═══ Passage

Brian Salter's Blogs: Searching for Plants and Butterflies in Cebu’s Fort


Of all the many sites there are to visit in Cebu, one of the principal buildings that should be high on everyone’s list is the Fort of San Pedro, which was the first fort built in the Philippines after the Spanish invaded in 1521 under Ferdinard Magellan.

It's a small triangular shaped fort which is only about one eighth the size of Intramuros in Manila. One side faces inland while the other two sides face the sea, and had artillery consisting of 14 mounted cannons, most of which are still visible today. The fort has a total land area of 2,025 sq. metres and its walls are six metres high and 2.5m thick.  

The original fort was built by under the command of Miguel López de Legazpi, first Spanish governor of the Captaincy General of the Philippines.

It was made of wood, but in the early 17th century a stone fort was built in order to repel Muslim raiders. It served as the nucleus of the first Spanish settlement in the Philippines.

══════
═══ Stored data

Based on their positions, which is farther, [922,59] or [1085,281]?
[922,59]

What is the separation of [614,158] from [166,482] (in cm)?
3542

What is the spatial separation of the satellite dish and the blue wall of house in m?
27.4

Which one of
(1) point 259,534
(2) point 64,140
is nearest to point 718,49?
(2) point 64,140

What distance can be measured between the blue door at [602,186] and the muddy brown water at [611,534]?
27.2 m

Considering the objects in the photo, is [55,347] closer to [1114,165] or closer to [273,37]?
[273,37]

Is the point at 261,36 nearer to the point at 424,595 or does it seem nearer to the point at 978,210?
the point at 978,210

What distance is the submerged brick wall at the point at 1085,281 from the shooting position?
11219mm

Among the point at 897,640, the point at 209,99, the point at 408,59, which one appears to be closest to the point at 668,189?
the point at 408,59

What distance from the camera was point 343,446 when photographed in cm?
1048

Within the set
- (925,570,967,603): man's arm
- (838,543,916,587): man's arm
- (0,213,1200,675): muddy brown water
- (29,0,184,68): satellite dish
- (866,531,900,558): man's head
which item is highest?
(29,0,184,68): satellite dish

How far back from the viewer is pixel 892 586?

══════

#### [Parts of the exercise]
1: Please answer these questions about the Fort San Pedro passage:
(a) How many mounted cannons made up the fort's artillery?
(b) How high and how thick are the fort's walls?
(c) What was the original fort made of?
2: Write a continuation of the Fort San Pedro passage, starting after its last sentence.
The data entries are separate material from the Fort San Pedro passage.

#### [Answers below]
1:
(a) 14
(b) Six meters high and 2.5 meters thick
(c) Wood

2:
During the Philippine Revolution at the end of the 19th century, it was attacked and taken by Filipino revolutionaries, who used it as a stronghold.

The Cebu City Government assumed responsibility for the management of Fort San Pedro in Feb 1, 2008. It has prioritized heritage conservation and biodiversity preservation; but it decided to transfer the old artefacts of the Museum to Museo Sugbo: The Cebu Provincial Museum, so there’s not a great deal to see here, unfortunately.

However, there are plenty of old pictures and photographs to give an idea of what the place looked like over the centuries.

In one room, for instance, you will come across pictures of the landing of the Spaniards on Cebu Island…

… Rajah Humabon of Cebu actually welcomed Magellan and the Spaniards; and both he and his queen Hara Amihan were baptized as Christians, this symbolising the start of the Christian conversion of the Philippine islands.

Now, I know what you’re thinking… Surely Ferdinand Magellan was a Portuguese explorer? Well, he was, of course, born into a Portuguese noble family in around 1480, and became a skilled sailor and naval officer. But he was eventually selected by King Charles I of Spain to search for a westward route to the Maluku Islands (the "Spice Islands"). And so it was that he organised a Spanish expedition to the East Indies from 1519 to 1522, resulting in the first circumnavigation of the Earth, which was completed by Juan Sebastián Elcano.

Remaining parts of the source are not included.